• Alex Thompson
  • Biden reading from a teleprompter.President Biden reads from a teleprompter during a Medal of Honor ceremony in the East Room of the White House on July 3, 2024, in Washington, D.C. Photo: Alex Wong/Getty Images
    President Biden’s White House went around its normal processes for his first post-debate interview with a Black radio station earlier this week.
    Why it matters: The White House helped draft the questions that the host asked the president. Then the Biden campaign sent them to the radio station, given it was technically a campaign interview, a person familiar with the matter tells Axios.WURD is the only African-American owned and operated talk radio station in Pennsylvania, but the White House’s director of Black media was not part of the process.
    It is the latest instance of the White House continuing to shield the president from unscripted moments, even after his debate performance raised further questions about his mental fitness.
    Driving the news: Radio host Andrea Lawful-Sanders told CNN Saturday morning that her “questions were sent to me for approval; I approved of them.”
    Lawful-Sanders, who hosts “The Source” on WURD in Philadelphia, added: “I got several questions — eight of them. And the four that were chosen were the ones that I approved.”
    Earl Ingram, who interviewed Biden the day after for his show on a Black radio station in Milwaukee, also told ABC News Saturday: “Yes, I was given some questions for Biden.”

  • What they’re saying: Biden spokesperson Lauren Hitt told Axios that the “White House did not manage the process or the questions.”
    “This was a campaign interview and, as such, it was handled by the campaign and our Black Media Director. To overcommunicate, the White House Black media director was not involved because it was a campaign interview and not a White House one.”
    Between the lines: Presented with this reporting, some Democrats think the White House was cynically and patronizingly using Black media at a moment of crisis.

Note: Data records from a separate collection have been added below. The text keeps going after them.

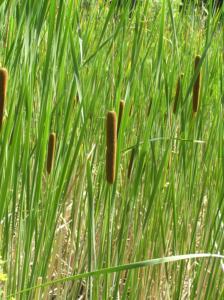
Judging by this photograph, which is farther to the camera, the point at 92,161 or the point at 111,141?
the point at 92,161

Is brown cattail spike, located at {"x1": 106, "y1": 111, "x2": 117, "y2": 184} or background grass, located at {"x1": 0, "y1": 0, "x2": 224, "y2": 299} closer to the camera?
brown cattail spike, located at {"x1": 106, "y1": 111, "x2": 117, "y2": 184}

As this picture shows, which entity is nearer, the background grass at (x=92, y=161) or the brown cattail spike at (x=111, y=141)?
the brown cattail spike at (x=111, y=141)

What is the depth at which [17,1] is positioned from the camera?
1.12 metres

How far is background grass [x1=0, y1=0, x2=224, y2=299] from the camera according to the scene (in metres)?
1.04

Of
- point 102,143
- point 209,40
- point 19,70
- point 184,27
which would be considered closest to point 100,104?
point 102,143

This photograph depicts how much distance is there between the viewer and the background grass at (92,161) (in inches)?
40.9

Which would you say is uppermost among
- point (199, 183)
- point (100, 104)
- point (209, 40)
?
point (209, 40)

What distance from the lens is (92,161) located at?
150cm

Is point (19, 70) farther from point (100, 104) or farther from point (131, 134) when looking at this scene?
point (131, 134)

    A Black Democratic strategist in the racial justice space told Axios: “The only reason President Biden is at the top of this ticket is his genuine, long-standing relationship with Black voters, built over decades. For his team to throw that relationship into jeopardy by using Black journalists as human shields for their communications crisis should be a fireable offense.”
    Zoom out: Michael LaRosa, the former press secretary for First Lady Jill Biden, told Axios that pre-submitting questions to interviewees has long been a tactic for Biden’s team.
    When he joined the team in the fall of 2019, he said that some members tried to do the same for Jill Biden’s interviews.
    “I was really uncomfortable and had to explain in a more colorful way,” LaRosa said. “I said specifically. ‘Look, it’s unethical for you to do that. They can be called out for screening the questions for [Joe Biden] but we’re not going to embarrass his wife that way. Ever. Do you get it?'”
  • Zoom in: The questions Lawful-Sanders asked were gentle and similar to those Ingram asked Biden the next day.
  • On “The Earl Ingram Show” on WMCS in Milwaukee, he asked Biden: “Can you speak to some accomplishments that we may or not be familiar with about your record, especially here in Wisconsin?
  • Lawful-Sanders asked the day before: “For people that may say ‘what has the Biden-Harris administration done for me as a Black person’ what progress has been made here in Pennsylvania?”
  • Ingram asked: “A lot of people have been told or have the mindset that their vote doesn’t matter. What can you say to them?
  • Lawful-Sanders asked: “What do you say to the people who plan on sitting this election out?”
  • Hitt, the Biden spokesperson, added: “We do not condition interviews on acceptance of certain questions, and hosts/ reporters are always free to ask the questions they think will best inform their listeners.”